§ Extract:

Producers in the sale of certain Policies issued by Xxxxxxx as specified in
APPENDIX A. Wholesalers and Producers are those licensed insurance agents
contracted with LMG and appointed to sell Xxxxxxx products.
Based on the foregoing facts, LMG and Xxxxxxx ("the parties") agree as follows:
1. DESIGNATION OF LMG AND SCOPE OF LMG'S AUTHORITY
1.1 Xxxxxxx designates LMG to recruit, train, and appoint Wholesalers and
Producers in the solicitation of the Policies in the geographic
territory specified in APPENDIX A (the "Territory").
1.2 LMG is designated by Xxxxxxx for the purpose of soliciting
applications for and processing the Policies referenced in APPENDIX A
and otherwise transacting the business of this Agreement. LMG accepts
such designation and agrees to comply with all applicable laws and
regulations, and to diligently devote itself to the business of this
designation in order to support sales of the Policies referenced in
APPENDIX A as well as help prevent the termination of such Policies
through conservation procedures mutually agreed upon by Xxxxxxx and
LMG.
1.3 LMG shall cause each new Wholesaler and Producer to enter into
Wholesaler and Producer Agreements in the form shown in APPENDIX X.

§ Extracted records:
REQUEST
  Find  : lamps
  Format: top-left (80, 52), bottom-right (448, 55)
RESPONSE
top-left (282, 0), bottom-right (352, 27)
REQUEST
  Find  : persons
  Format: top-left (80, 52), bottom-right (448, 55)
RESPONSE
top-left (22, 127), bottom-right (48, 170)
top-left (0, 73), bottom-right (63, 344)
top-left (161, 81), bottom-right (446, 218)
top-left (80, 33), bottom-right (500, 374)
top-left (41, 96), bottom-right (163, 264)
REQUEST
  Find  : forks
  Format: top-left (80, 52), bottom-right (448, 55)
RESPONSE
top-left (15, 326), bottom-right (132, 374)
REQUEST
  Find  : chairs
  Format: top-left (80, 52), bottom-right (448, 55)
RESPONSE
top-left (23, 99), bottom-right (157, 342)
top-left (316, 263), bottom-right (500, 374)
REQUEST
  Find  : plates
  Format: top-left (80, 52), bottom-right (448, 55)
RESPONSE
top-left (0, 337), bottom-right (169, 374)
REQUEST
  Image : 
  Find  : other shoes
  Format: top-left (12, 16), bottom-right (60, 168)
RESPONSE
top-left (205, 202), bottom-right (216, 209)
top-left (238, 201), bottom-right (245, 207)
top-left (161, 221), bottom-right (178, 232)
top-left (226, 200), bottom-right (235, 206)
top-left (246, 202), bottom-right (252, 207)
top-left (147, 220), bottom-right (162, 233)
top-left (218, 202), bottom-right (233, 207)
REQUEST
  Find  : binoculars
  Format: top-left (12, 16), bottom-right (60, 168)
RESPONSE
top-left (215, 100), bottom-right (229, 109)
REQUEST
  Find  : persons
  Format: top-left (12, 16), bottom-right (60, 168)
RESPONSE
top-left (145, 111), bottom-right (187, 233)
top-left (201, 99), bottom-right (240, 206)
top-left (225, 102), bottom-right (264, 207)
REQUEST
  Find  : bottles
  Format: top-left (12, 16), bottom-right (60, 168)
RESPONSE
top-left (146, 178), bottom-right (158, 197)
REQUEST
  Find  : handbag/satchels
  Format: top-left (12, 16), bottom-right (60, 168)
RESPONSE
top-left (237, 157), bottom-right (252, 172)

§ Task set:
1) Quote the stretch of the LMG agreement from "Producers in the sale" through "sell Xxxxxxx products.".
2) According to the LMG agreement, in what form must each new Wholesaler and Producer enter into Wholesaler and Producer Agreements?
3) Carry on the LMG agreement after its final sentence.

§ Written answers:
1)
Producers in the sale of certain Policies issued by Xxxxxxx as specified in
APPENDIX A. Wholesalers and Producers are those licensed insurance agents
contracted with LMG and appointed to sell Xxxxxxx products.

2) In the form shown in APPENDIX X.

3)
Xxxxxxx will not be a party to the Wholesaler and Producer agreements
and shall have no obligation or liability thereunder. If such
Wholesaler or Producer Agreement is modified by LMG, LMG will provide
Xxxxxxx with copies, within ten (10) business days of such
modifications for the purpose of granting Xxxxxxx an opportunity to
reject such modifications. LMG's modifications to the Wholesaler and
Producer agreements will be deemed to have been ratified by Xxxxxxx
absent its written objection, as hereafter required. Xxxxxxx will
forward any objections to such modifications in writing to LMG within
(10) business days of its notice. LMG shall file appointments of
Wholesalers and Producers in the appropriate states' insurance
departments and other jurisdictions. LMG will report weekly to Xxxxxxx
a list of current appointments, adding new appointments and
terminations from the list each week. Consideration for processing
such appointments and terminations is provided for in the
Administrative Services Agreement, executed concurrently herewith this
Marketing Agreement.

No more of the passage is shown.